In today's Open Hours, we had a discussion about YugabyteDB's Wait-on-Conflict behavior and demonstrated it with Read Committed. Later that day, a customer asked about Error-On-Conflict raising 40001. They ran a query in Repeatable Read mode without Wait Queues and encountered an error when one session updated all rows in a large table while another updated just one row. I reproduced the problem, demonstrated the behavior with different settings, including Read Committed and Wait Queues, and found some interesting things to share.
I need a table that doesn't have to be too large but should have a slow update. I use a slow()
function when reading only 10 rows. My all-rows update will take 10 seconds. We will see later that it may not be the best idea, but it is more straightforward than attaching a debugger and setting some. I run a concurrent update on the 9th row, which happens before the full update reads it, and I run another concurrent update on the 1st row, occurring after the full update reads and updates it. To ensure the rows are read in a specific order, I added a primary key in ascending order.

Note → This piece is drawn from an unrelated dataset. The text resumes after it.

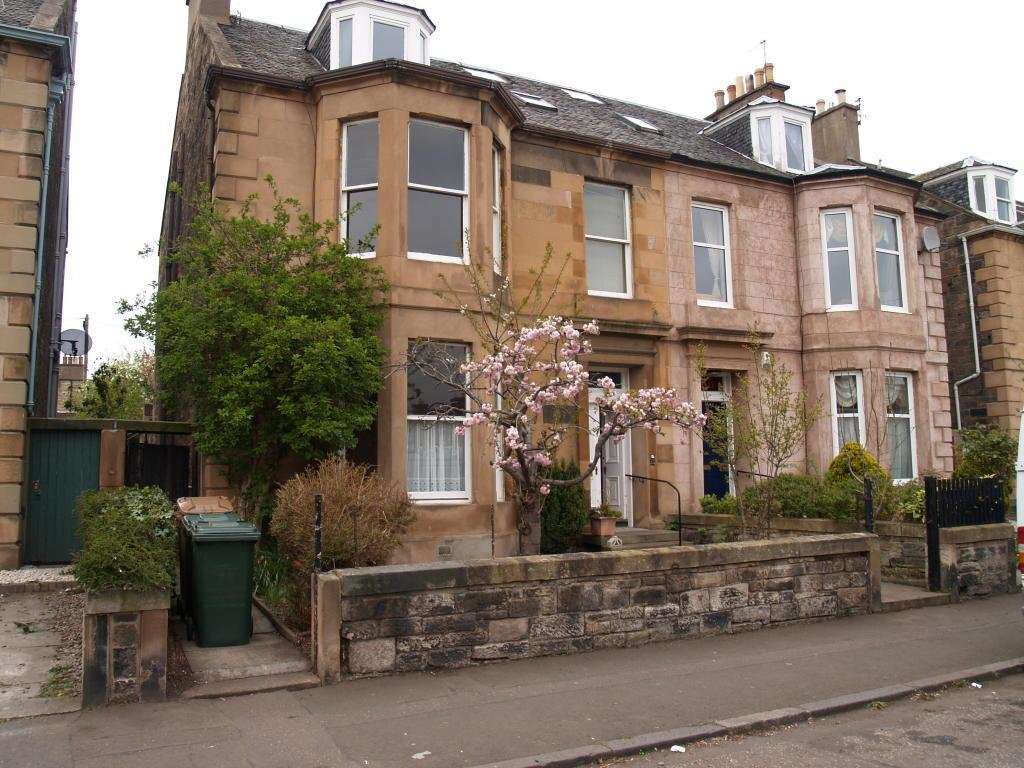Best 2 Bedroom House For Sale In Summerside Place Edinburgh With Pictures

The version I used for the Open Hours demo was 2.20.1.0-b97
.
I start with the following, which are the defaults:
yb_enable_read_committed_isolation=false,enable_wait_queues=false
To achieve the same result, you can simply copy and paste the following Docker command in a lab:
docker run -i --rm yugabytedb/yugabyte:2.20.1.0-b97 bash -x <<'BASH'
## start a one-node cluster
yugabyted start --tserver_flags='yb_enable_read_committed_isolation=false,enable_wait_queues=false'
## Trace the restarts and show the PostgreSQL logfile in the background
export PGOPTIONS='-c yb_debug_log_internal_restarts=on'
tail -F /root/var/logs/tserver/postgres*log &
## create the demo table and the slow function
yugabyted connect ysql << 'SQL'
create table demo ( k int, v int, primary key(k asc));
insert into demo select generate_series(1,10), 0 ;
create or replace function slow(n int) returns int as $$
-- waits one second and return the same value as the input
begin perform pg_sleep(1); return n; end;
$$ language plpgsql;
SQL
## full-table update waiting
yugabyted connect ysql <<<'update demo set v=v+10 where slow(k)=k returning k, v, clock_timestamp();' &
sleep 3
## once I'm sure the first row has been updated, but before the 9th row is updated (after 3 seconds we should be between them)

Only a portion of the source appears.